*Selected extract:*

* start *

The Federal Trade Commission (FTC) announced, on Jan. 17, 2017, that a public company (the Company) and its co-founder (the Co-Founder) agreed to pay $720,000 in civil penalties in a settlement with the agency to resolve its allegations that the Co-Founder violated the reporting and waiting period requirements of the Hart-Scott-Rodino Antitrust Improvements Act of 1976 (the HSR Act) by failing to report stock acquisitions of the Company’s after its initial public offering (IPO).
The HSR Act requires parties – both individuals and companies – with investments that exceed certain jurisdictional thresholds to make filings with the FTC and the DOJ and to observe a waiting period of 30 calendar days before closing.
In the absence of an exception, the HSR Act requires an acquirer to make a filing before acquiring and holding an aggregate amount of voting securities of an issuer exceeding a monetary threshold, if the parties meet certain jurisdictional tests related to the value of the parties’ total assets and annual net sales, unless an exemption applies. The minimum monetary threshold was set at $50 million in 2001. The HSR Act also requires additional notification if the acquirer intends to make an additional acquisition of voting securities of the same issuer, and the acquirer’s aggregate holdings of that issuer following that acquisition would meet or exceed the next higher threshold of $100 million, and further notification before the next higher threshold of $500 million is met or exceeded. Beginning in 2004, these thresholds have been adjusted upward annually. Once an acquirer holds 50 percent or more of the voting securities of an issuer, subsequent acquisitions of voting securities of that issuer are exempt from HSR reporting.

* end *

*Source excerpt:*
* start *

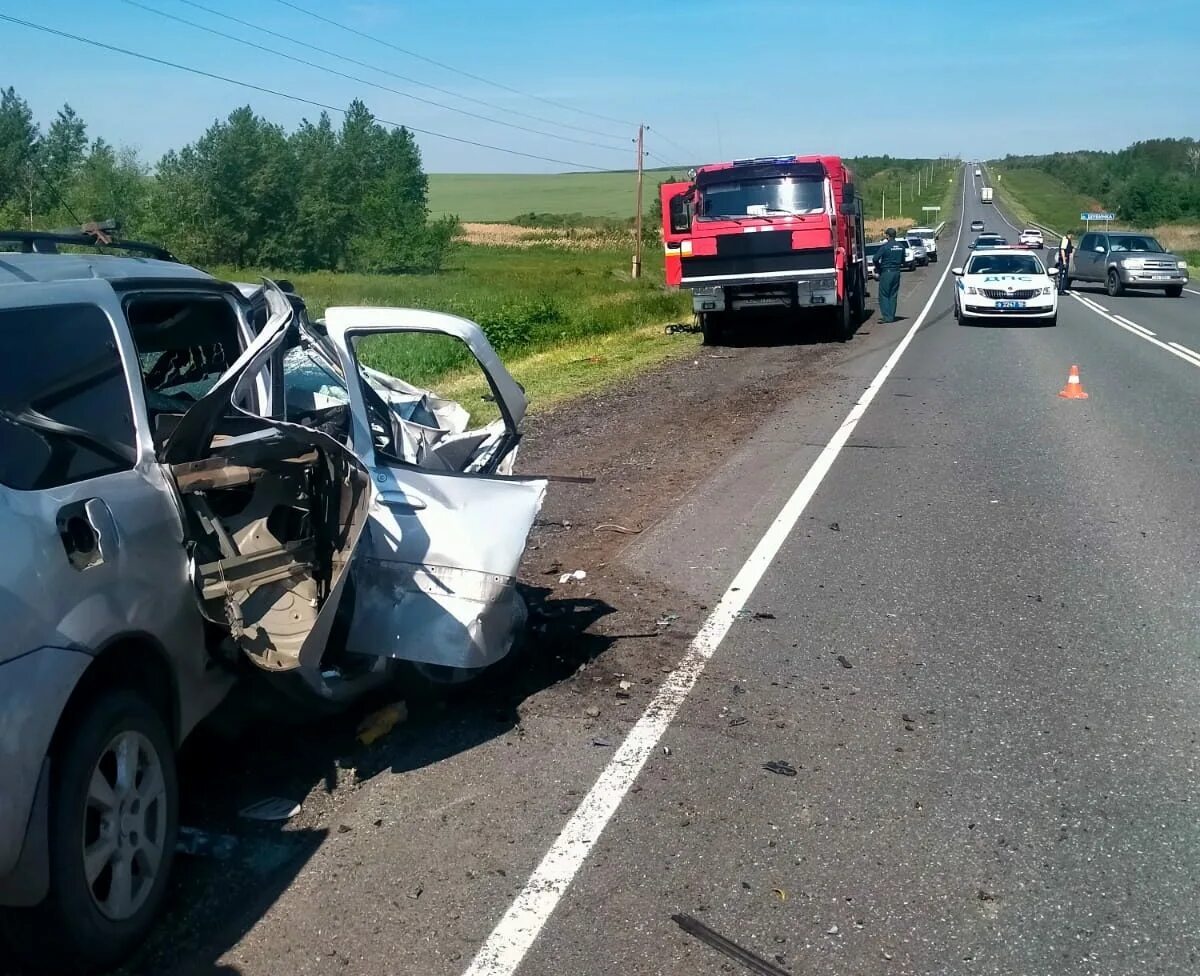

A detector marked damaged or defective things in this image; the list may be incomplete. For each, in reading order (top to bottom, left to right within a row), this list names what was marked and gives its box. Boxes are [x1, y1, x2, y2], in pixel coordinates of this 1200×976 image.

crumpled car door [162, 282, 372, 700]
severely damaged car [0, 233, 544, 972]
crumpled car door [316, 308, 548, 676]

* end *

Copy out the entire passage on the FTC's Hart-Scott-Rodino settlement word for word, from its first sentence to its last.

The Federal Trade Commission (FTC) announced, on Jan. 17, 2017, that a public company (the Company) and its co-founder (the Co-Founder) agreed to pay $720,000 in civil penalties in a settlement with the agency to resolve its allegations that the Co-Founder violated the reporting and waiting period requirements of the Hart-Scott-Rodino Antitrust Improvements Act of 1976 (the HSR Act) by failing to report stock acquisitions of the Company’s after its initial public offering (IPO).
The HSR Act requires parties – both individuals and companies – with investments that exceed certain jurisdictional thresholds to make filings with the FTC and the DOJ and to observe a waiting period of 30 calendar days before closing.
In the absence of an exception, the HSR Act requires an acquirer to make a filing before acquiring and holding an aggregate amount of voting securities of an issuer exceeding a monetary threshold, if the parties meet certain jurisdictional tests related to the value of the parties’ total assets and annual net sales, unless an exemption applies. The minimum monetary threshold was set at $50 million in 2001. The HSR Act also requires additional notification if the acquirer intends to make an additional acquisition of voting securities of the same issuer, and the acquirer’s aggregate holdings of that issuer following that acquisition would meet or exceed the next higher threshold of $100 million, and further notification before the next higher threshold of $500 million is met or exceeded. Beginning in 2004, these thresholds have been adjusted upward annually. Once an acquirer holds 50 percent or more of the voting securities of an issuer, subsequent acquisitions of voting securities of that issuer are exempt from HSR reporting.